9 views (last 30 days)
John on 8 Feb 2013
Hello,
I have recorded some discrete data with an unspecified distribution.
I have generated some discrete data from a model.
I looking to check to see if the generated data has the same distribution as the real data.
If the data was continious, I would use a Q-Q plot and a striaght line would indicate that it is true.
As the data is discrete, I need another test.
I was thinking a chi-squared test would be suitbale?

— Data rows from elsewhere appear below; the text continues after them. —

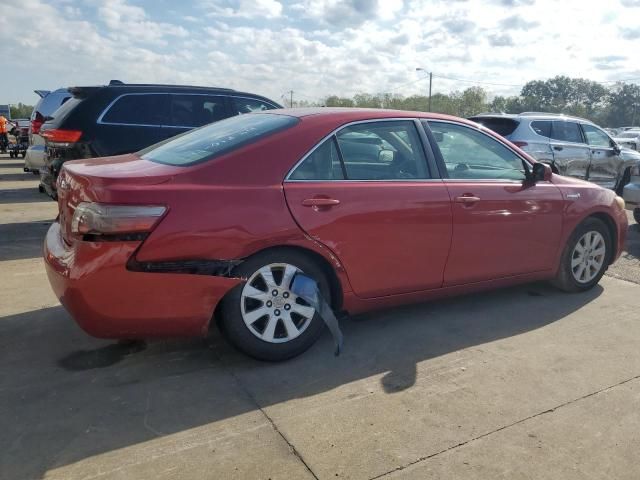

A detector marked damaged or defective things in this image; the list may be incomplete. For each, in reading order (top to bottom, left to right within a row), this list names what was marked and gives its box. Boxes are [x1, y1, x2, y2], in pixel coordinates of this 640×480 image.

damaged red car [45, 108, 632, 356]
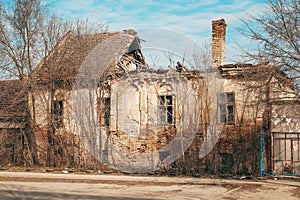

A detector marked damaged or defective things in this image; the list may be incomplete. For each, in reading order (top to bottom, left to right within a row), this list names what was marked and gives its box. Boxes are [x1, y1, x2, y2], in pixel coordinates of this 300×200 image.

broken window [219, 93, 236, 124]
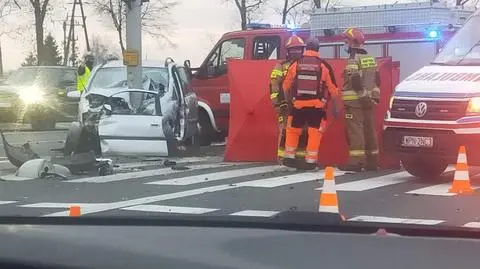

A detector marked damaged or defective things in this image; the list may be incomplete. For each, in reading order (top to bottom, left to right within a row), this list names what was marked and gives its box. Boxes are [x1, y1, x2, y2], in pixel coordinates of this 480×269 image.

white crashed car [66, 57, 199, 156]
detached car bumper [384, 126, 480, 164]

Would Matlab have such a function? I would be grateful if somebody could perhaps demonstrate an example?
kind regards

José-Luis on 8 Feb 2013
You could use a two-sample Kolmogorov-Smirnov test. This tests the hypothesis that the two samples come from the same distribution.
doc kstest2
##### 3 CommentsShow 1 older commentHide 1 older comment
José-Luis on 8 Feb 2013
I am not sure I follow. It sounds like the KS test is what you are looking for. The documentation says that the sample comes from continous distributions. It says nothing about the sample themselves, which is what you are comparing. Or maybe I am missing something.
John on 8 Feb 2013
Thanks Jose, I confused the two terminology. That is what I wanted.
Cheers

Sean on 8 Feb 2013
How abot anything here:
Or some of the anova tests:
doc anova1
doc anova2
doc anovan
John on 8 Feb 2013
Edited: John on 8 Feb 2013
Thanks,
I have recorded the distances of thousands of car journeys (to the nearest mile). I have a model that generates journey distances also. I want to determine if the journey distances produced by the model are from the same distribution as the real-world data. I'm not a stats expert either :( . I have looked at the docs and they refer continious data (mine is discrete) so I'm not sure if they are suitbale?
José-Luis on 8 Feb 2013
The KS test if for discrete data. What you assume is that the distribution they come from is continuous. That's a different thing.